REQUIREMENTS
Rewrite the lines below, replacing each "blue crown" with "blue cap" and leaving everything else unchanged.

───── STORED DATA

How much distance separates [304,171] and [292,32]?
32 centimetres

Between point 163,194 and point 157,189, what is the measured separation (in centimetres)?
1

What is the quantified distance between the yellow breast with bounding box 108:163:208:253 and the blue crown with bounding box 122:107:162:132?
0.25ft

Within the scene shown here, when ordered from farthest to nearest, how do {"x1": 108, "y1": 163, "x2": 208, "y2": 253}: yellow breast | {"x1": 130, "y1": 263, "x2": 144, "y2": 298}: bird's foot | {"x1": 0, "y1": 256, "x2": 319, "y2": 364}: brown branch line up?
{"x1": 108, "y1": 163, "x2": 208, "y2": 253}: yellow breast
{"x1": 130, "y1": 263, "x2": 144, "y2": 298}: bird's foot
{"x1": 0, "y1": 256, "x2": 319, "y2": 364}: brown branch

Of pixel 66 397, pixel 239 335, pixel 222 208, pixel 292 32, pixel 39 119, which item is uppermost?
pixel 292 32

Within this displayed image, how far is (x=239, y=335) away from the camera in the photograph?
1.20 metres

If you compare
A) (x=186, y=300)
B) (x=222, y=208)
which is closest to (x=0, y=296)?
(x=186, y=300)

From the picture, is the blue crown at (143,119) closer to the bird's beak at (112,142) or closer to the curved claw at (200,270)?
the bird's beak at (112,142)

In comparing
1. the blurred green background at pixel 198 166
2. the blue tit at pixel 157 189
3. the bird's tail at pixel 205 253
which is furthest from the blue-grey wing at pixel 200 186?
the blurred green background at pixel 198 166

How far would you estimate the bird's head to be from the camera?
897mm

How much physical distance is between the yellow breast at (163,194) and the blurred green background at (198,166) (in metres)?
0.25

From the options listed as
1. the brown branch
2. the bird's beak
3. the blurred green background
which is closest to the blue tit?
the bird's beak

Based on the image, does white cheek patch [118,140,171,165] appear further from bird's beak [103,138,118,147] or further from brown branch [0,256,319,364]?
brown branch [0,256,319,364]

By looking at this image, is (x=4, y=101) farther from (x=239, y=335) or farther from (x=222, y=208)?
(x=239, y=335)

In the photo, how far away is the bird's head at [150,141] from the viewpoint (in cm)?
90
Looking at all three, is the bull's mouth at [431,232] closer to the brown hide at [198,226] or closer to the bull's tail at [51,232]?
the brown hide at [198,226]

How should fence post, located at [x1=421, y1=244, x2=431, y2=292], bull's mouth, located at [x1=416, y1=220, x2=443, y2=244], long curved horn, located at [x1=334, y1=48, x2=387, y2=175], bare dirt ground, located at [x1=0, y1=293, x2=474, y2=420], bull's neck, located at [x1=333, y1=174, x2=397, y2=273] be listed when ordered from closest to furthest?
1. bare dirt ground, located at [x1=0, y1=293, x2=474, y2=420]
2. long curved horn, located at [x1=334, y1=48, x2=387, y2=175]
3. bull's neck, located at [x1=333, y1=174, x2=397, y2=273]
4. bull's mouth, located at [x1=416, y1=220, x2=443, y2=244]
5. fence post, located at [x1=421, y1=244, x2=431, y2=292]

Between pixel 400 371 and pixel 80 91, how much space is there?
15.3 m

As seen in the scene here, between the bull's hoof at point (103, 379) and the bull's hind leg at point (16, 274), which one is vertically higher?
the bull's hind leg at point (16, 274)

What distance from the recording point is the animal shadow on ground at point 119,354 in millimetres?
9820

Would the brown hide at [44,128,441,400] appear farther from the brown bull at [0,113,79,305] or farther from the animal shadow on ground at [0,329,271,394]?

──────────

SOLUTION FOR THIS EXERCISE
How much distance separates [304,171] and [292,32]?
32 centimetres

Between point 163,194 and point 157,189, what is the measured separation (in centimetres)?
1

What is the quantified distance between the yellow breast with bounding box 108:163:208:253 and the blue cap with bounding box 122:107:162:132?
0.25ft

Within the scene shown here, when ordered from farthest to nearest, how do {"x1": 108, "y1": 163, "x2": 208, "y2": 253}: yellow breast | {"x1": 130, "y1": 263, "x2": 144, "y2": 298}: bird's foot | {"x1": 0, "y1": 256, "x2": 319, "y2": 364}: brown branch line up?
{"x1": 108, "y1": 163, "x2": 208, "y2": 253}: yellow breast
{"x1": 130, "y1": 263, "x2": 144, "y2": 298}: bird's foot
{"x1": 0, "y1": 256, "x2": 319, "y2": 364}: brown branch

Of pixel 66 397, pixel 239 335, pixel 222 208, pixel 292 32, pixel 39 119, which item is uppermost?
pixel 292 32

Within this displayed image, how far is (x=239, y=335) away from the camera in the photograph?
1.20 metres

If you compare
A) (x=186, y=300)
B) (x=222, y=208)
which is closest to (x=0, y=296)?
(x=186, y=300)

From the picture, is the blue cap at (143,119) closer to the bird's beak at (112,142) or closer to the curved claw at (200,270)?
the bird's beak at (112,142)

In comparing
1. the blurred green background at pixel 198 166
2. the blue tit at pixel 157 189
3. the bird's tail at pixel 205 253
which is furthest from the blue-grey wing at pixel 200 186?
the blurred green background at pixel 198 166

How far would you estimate the bird's head to be from the camera?
897mm

How much physical distance is between the yellow breast at (163,194) and the blurred green background at (198,166) (in metres)?
0.25

From the options listed as
1. the brown branch
2. the bird's beak
3. the blurred green background
which is closest to the blue tit?
the bird's beak

Based on the image, does white cheek patch [118,140,171,165] appear further from bird's beak [103,138,118,147] or further from brown branch [0,256,319,364]?
brown branch [0,256,319,364]

By looking at this image, is (x=4, y=101) farther from (x=239, y=335) or farther from (x=222, y=208)?
(x=239, y=335)

In the photo, how far away is the bird's head at [150,141] from the viewpoint (in cm)?
90
Looking at all three, is the bull's mouth at [431,232] closer to the brown hide at [198,226] or closer to the bull's tail at [51,232]?
the brown hide at [198,226]

How should fence post, located at [x1=421, y1=244, x2=431, y2=292], bull's mouth, located at [x1=416, y1=220, x2=443, y2=244], long curved horn, located at [x1=334, y1=48, x2=387, y2=175], bare dirt ground, located at [x1=0, y1=293, x2=474, y2=420], bull's neck, located at [x1=333, y1=174, x2=397, y2=273] be listed when ordered from closest to furthest?
1. bare dirt ground, located at [x1=0, y1=293, x2=474, y2=420]
2. long curved horn, located at [x1=334, y1=48, x2=387, y2=175]
3. bull's neck, located at [x1=333, y1=174, x2=397, y2=273]
4. bull's mouth, located at [x1=416, y1=220, x2=443, y2=244]
5. fence post, located at [x1=421, y1=244, x2=431, y2=292]

Between pixel 400 371 and pixel 80 91, how much space is there?
15.3 m

As seen in the scene here, between the bull's hoof at point (103, 379) and the bull's hind leg at point (16, 274), which one is vertically higher?
the bull's hind leg at point (16, 274)

What distance from the recording point is the animal shadow on ground at point 119,354 in millimetres?
9820

Would the brown hide at [44,128,441,400] appear farther from the brown bull at [0,113,79,305] or farther from the animal shadow on ground at [0,329,271,394]?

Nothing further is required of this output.